The deeper problem is that the engineers startups need most are passive candidates. AIHR estimates that 70% of the software engineering workforce is passive, meaning they're employed and not actively searching for a new job. These engineers aren't on job boards. They aren't responding to generic recruiter outreach on LinkedIn. Many of them have their LinkedIn profiles set to "not looking" and haven't updated their resume in two years.
But they're still building things. They're pushing code to GitHub. They're reviewing pull requests in open source projects. They're contributing to the tools and infrastructure that other engineers use. That activity is public, it's verifiable, and it tells you more about what someone can actually do than any resume summary.
The companies that are filling specialized roles in 2026 are the ones that figured out how to source from that activity. They're not posting a job description and waiting. They're identifying engineers who've recently contributed to projects that are relevant to their stack, looking at the quality and recency of that work, and reaching out with messages that reference specific things the candidate has built. That approach gets response rates 3-5x higher than standard outreach because it signals that you understand the candidate's work.

# [DATA SEGMENT]
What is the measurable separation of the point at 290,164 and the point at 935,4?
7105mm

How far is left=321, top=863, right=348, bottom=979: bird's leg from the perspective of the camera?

# [SHORT TASK]
Reproduce the passage on recruiting passive engineers between "The companies that" and "the candidate's work.", inclusive.

# [TASK SOLUTION]
The companies that are filling specialized roles in 2026 are the ones that figured out how to source from that activity. They're not posting a job description and waiting. They're identifying engineers who've recently contributed to projects that are relevant to their stack, looking at the quality and recency of that work, and reaching out with messages that reference specific things the candidate has built. That approach gets response rates 3-5x higher than standard outreach because it signals that you understand the candidate's work.